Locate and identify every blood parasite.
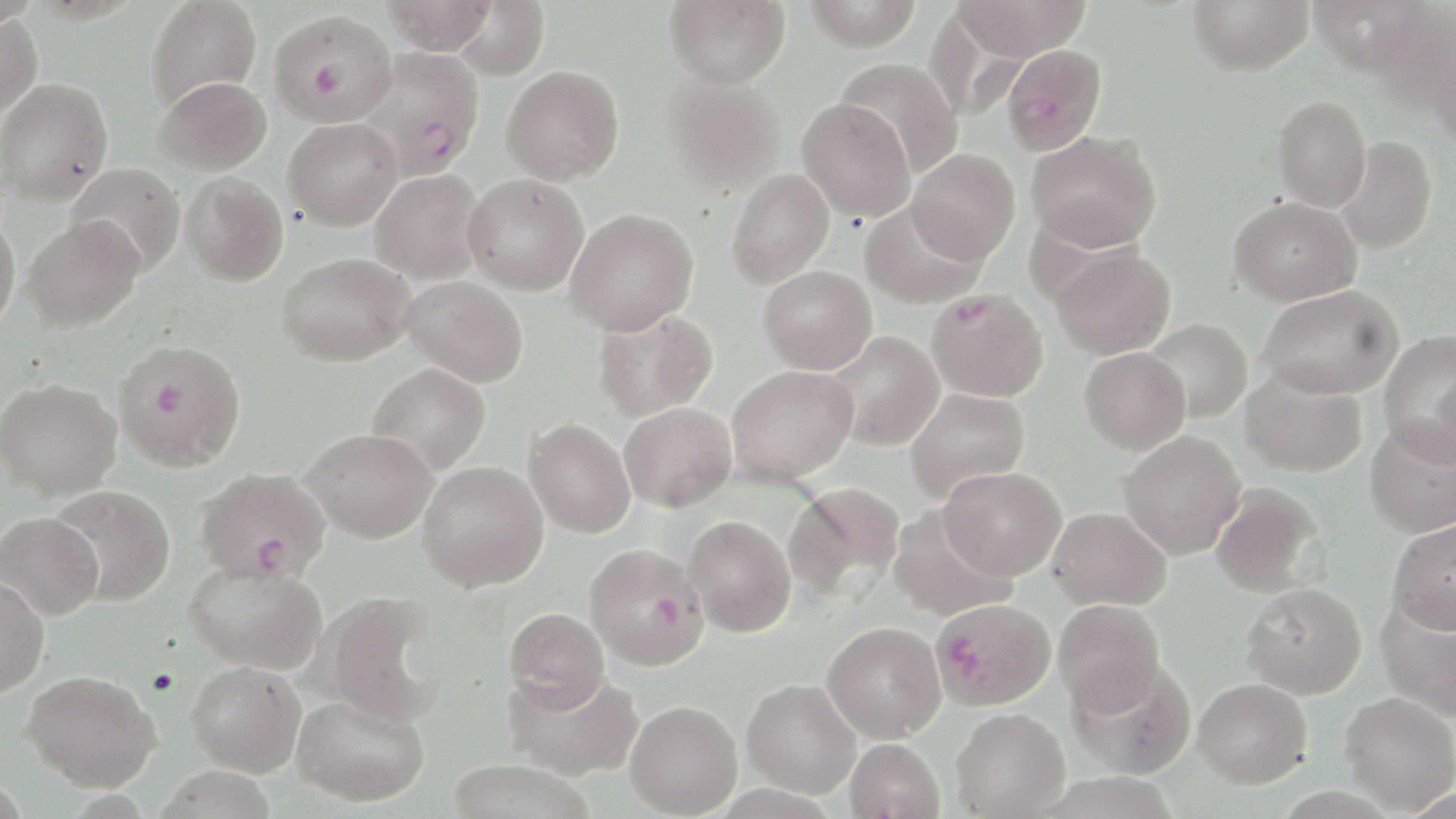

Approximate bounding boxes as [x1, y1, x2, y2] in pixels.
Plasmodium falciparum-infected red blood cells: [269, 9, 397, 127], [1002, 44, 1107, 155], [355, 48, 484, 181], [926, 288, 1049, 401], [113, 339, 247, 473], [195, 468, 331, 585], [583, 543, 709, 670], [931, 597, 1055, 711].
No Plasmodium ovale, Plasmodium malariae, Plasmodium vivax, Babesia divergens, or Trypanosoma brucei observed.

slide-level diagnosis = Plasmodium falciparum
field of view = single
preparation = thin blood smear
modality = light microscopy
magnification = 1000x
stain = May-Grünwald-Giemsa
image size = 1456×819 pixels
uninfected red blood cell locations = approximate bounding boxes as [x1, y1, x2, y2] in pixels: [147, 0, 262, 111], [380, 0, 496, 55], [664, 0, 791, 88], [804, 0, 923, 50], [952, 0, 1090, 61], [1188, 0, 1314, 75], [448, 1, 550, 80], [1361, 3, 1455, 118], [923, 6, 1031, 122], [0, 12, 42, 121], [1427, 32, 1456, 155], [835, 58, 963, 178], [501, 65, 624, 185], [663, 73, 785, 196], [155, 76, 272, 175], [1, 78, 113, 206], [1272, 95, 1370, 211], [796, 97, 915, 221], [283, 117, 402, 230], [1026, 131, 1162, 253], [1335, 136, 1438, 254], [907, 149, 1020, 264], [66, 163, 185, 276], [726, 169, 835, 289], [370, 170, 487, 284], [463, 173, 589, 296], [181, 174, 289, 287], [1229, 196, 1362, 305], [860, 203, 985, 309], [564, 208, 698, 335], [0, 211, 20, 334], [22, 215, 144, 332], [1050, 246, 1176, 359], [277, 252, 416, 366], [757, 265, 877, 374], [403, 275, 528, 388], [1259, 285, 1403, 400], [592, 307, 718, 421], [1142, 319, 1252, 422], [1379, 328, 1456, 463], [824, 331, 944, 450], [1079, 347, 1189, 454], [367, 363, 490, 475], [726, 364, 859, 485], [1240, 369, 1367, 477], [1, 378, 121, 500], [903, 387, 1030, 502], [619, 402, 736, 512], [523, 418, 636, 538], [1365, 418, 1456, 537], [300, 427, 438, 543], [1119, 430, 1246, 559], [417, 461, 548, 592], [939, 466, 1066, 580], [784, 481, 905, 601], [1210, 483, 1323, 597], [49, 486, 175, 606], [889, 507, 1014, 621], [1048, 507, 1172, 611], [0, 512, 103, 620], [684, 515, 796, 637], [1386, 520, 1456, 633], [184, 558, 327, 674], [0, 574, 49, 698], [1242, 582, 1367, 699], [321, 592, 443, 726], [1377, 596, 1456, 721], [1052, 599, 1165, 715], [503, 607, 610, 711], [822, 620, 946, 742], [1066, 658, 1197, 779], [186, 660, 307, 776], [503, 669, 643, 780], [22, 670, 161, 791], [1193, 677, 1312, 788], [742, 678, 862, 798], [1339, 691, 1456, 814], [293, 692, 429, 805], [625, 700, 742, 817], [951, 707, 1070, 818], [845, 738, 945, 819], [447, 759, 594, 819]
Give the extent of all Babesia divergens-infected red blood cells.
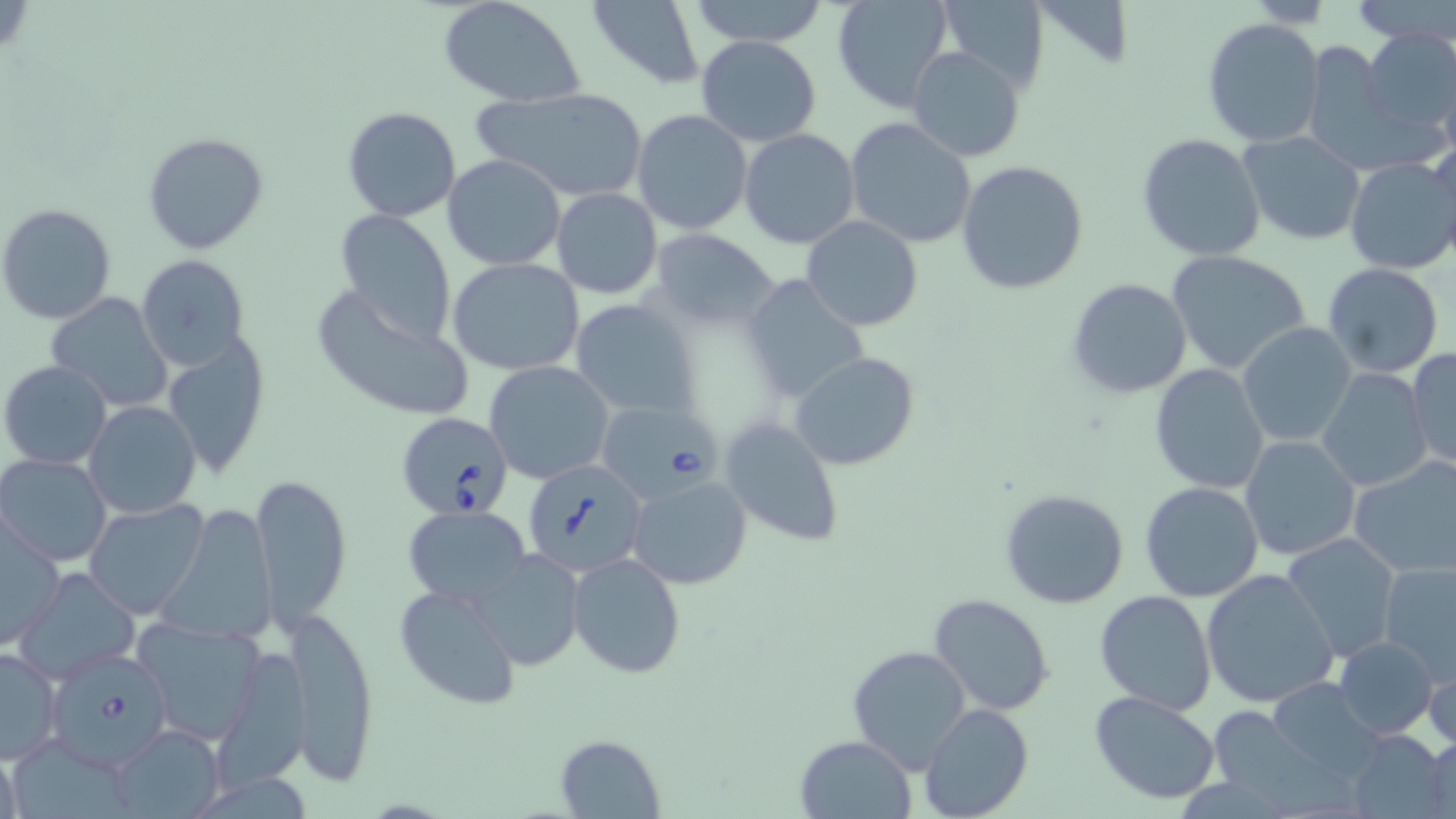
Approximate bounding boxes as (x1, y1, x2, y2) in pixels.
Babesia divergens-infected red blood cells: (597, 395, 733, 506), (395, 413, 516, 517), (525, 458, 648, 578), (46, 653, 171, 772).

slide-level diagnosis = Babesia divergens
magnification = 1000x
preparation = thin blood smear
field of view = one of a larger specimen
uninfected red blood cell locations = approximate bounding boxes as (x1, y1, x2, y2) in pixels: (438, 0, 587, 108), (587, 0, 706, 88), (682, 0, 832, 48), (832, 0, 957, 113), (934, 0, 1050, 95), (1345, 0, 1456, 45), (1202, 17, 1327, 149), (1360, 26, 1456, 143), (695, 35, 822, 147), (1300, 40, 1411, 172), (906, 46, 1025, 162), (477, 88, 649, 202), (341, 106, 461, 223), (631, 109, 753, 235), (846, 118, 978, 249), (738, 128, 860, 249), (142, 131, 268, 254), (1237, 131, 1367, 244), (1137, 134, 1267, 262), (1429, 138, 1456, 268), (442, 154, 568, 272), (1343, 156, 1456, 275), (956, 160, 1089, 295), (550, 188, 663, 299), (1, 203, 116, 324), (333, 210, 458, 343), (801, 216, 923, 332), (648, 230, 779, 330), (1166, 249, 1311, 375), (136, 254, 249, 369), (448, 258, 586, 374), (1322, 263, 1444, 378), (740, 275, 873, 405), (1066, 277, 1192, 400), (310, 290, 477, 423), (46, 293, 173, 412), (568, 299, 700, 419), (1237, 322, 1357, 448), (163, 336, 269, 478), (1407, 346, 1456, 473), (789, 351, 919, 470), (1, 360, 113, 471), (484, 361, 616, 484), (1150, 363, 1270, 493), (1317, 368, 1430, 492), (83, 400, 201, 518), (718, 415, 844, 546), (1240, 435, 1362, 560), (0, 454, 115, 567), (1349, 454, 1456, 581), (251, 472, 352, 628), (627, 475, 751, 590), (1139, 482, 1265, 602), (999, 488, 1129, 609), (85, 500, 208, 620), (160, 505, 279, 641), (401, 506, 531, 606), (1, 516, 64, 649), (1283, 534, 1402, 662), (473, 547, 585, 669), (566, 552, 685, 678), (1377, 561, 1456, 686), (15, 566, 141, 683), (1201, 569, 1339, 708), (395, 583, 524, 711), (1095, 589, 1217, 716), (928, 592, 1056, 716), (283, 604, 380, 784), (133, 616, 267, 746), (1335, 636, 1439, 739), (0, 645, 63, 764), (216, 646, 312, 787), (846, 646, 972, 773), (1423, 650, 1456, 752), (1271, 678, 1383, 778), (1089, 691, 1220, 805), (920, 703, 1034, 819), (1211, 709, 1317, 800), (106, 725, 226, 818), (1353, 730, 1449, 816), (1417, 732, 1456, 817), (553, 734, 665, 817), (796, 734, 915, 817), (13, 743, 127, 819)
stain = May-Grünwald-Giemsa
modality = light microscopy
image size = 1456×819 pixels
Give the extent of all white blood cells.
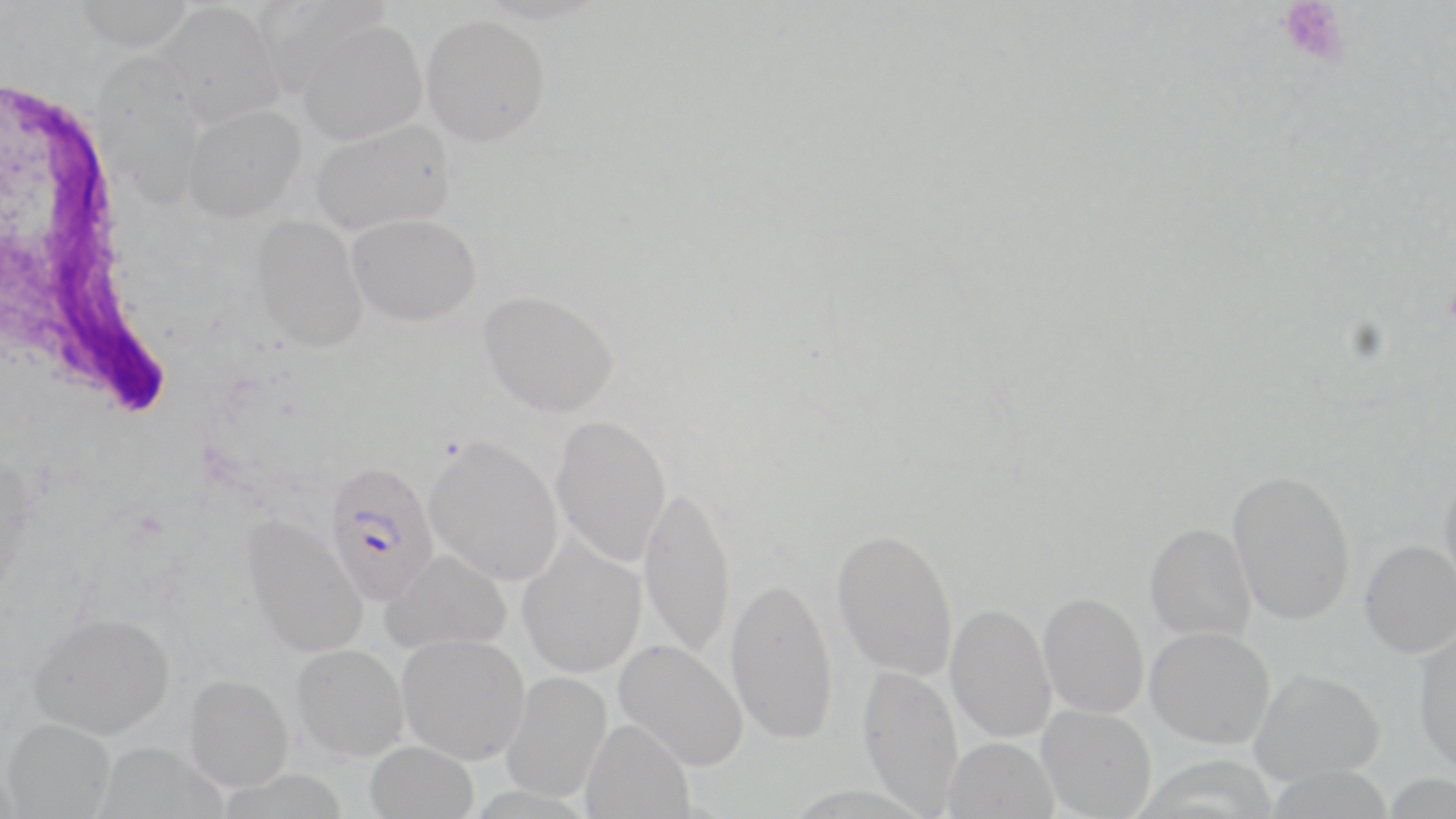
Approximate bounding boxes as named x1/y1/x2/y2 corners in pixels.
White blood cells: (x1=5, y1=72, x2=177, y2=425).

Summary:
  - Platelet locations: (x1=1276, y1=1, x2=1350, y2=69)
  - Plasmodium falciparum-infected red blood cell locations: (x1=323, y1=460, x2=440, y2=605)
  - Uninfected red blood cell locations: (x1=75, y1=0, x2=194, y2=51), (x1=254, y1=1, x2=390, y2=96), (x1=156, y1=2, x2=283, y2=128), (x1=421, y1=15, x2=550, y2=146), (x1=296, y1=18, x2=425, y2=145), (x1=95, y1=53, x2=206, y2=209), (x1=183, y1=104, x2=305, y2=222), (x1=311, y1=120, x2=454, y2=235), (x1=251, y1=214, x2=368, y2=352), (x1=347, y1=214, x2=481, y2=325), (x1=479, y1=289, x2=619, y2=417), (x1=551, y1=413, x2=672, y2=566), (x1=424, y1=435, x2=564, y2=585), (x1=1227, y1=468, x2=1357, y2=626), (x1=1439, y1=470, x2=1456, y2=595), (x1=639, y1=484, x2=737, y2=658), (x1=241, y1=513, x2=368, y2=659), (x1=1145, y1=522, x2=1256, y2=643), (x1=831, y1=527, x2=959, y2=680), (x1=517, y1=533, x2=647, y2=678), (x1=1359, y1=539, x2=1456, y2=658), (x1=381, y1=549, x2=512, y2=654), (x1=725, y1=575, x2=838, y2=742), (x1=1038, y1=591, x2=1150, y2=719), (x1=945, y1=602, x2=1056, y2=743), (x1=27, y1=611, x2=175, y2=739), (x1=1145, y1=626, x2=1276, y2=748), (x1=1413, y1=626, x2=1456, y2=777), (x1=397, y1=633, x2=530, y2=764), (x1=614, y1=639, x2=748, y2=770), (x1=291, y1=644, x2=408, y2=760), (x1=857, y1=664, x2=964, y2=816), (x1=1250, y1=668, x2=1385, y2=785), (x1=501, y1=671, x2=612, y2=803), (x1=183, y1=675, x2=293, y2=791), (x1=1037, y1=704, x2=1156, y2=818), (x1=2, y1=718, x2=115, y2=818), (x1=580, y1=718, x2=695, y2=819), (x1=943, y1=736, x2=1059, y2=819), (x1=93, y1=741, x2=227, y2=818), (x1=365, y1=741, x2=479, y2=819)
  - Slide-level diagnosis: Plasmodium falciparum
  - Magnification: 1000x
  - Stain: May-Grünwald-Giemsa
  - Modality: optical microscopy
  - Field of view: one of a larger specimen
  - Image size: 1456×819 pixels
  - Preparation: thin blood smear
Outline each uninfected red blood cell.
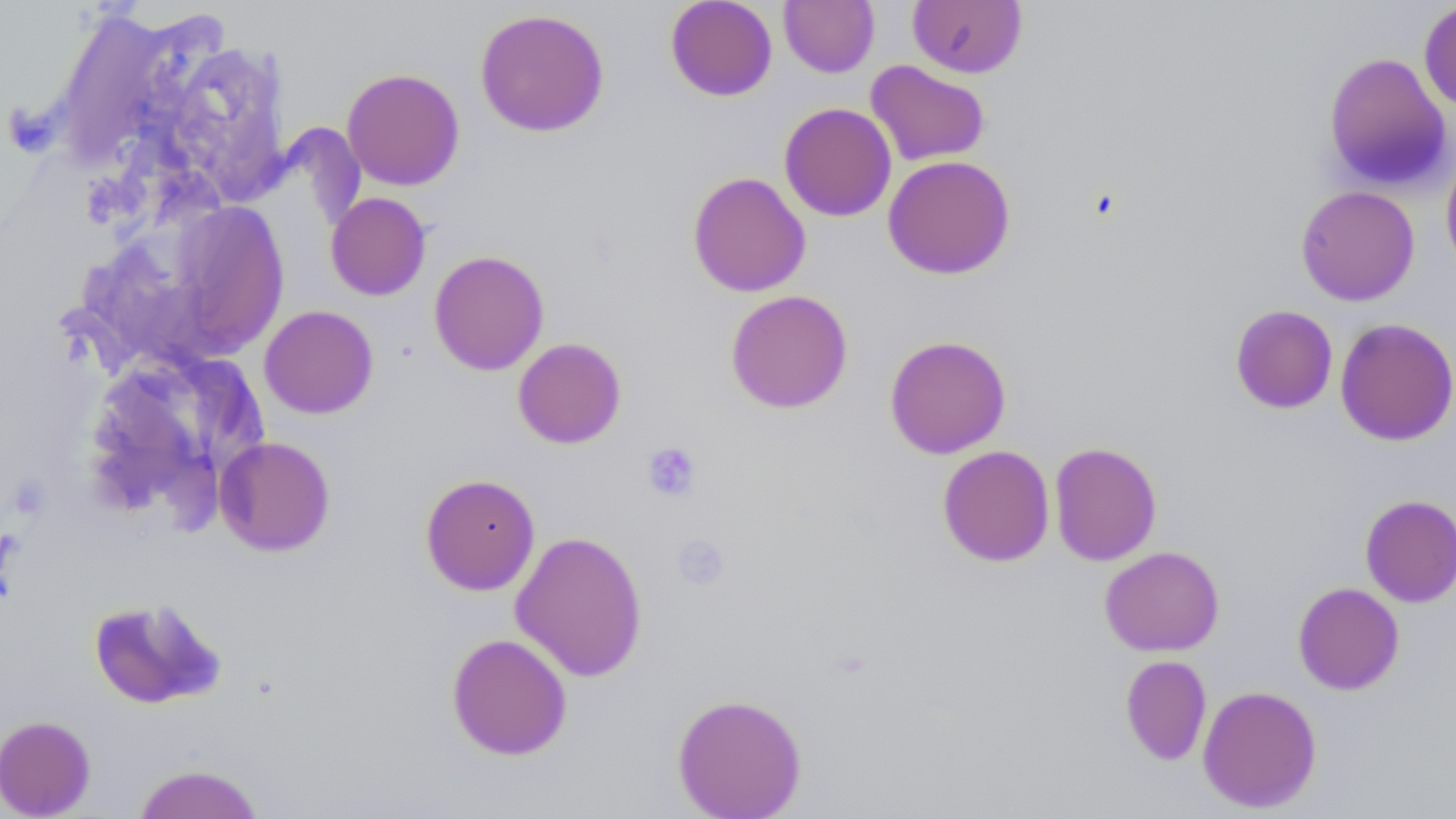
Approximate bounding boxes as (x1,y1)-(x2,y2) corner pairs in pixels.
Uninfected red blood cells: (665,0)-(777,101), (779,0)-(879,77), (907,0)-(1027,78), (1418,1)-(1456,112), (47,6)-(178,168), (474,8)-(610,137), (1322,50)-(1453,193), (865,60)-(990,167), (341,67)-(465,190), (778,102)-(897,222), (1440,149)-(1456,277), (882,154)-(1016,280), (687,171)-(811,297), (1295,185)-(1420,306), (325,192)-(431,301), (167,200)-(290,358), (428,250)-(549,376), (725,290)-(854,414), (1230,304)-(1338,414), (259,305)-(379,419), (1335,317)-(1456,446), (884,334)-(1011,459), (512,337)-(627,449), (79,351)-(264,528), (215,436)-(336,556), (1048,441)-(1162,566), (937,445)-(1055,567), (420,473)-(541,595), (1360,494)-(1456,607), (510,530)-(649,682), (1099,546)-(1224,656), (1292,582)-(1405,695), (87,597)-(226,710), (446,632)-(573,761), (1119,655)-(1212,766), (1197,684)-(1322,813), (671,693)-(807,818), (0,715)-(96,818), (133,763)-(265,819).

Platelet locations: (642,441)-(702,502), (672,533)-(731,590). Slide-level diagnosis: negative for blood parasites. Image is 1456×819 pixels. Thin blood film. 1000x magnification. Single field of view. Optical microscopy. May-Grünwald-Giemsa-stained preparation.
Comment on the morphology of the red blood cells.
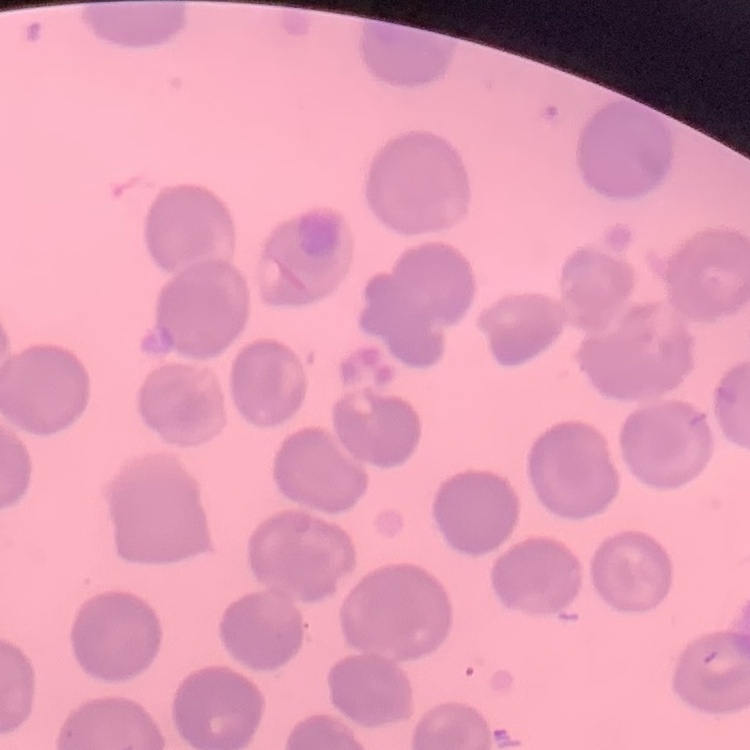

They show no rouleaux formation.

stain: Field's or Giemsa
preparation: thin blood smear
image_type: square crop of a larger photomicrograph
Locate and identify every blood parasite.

→ **Work item**
Leave out any pictures, please, and quote only the lines from the top of the data through the line that contains "597, 1055, 711].".

→ **Response to the exercise**
Locate and identify every blood parasite.

Approximate bounding boxes as [x1, y1, x2, y2] in pixels.
Plasmodium falciparum-infected red blood cells: [269, 9, 397, 127], [1002, 44, 1107, 155], [355, 48, 484, 181], [926, 288, 1049, 401], [113, 339, 247, 473], [195, 468, 331, 585], [583, 543, 709, 670], [931, 597, 1055, 711].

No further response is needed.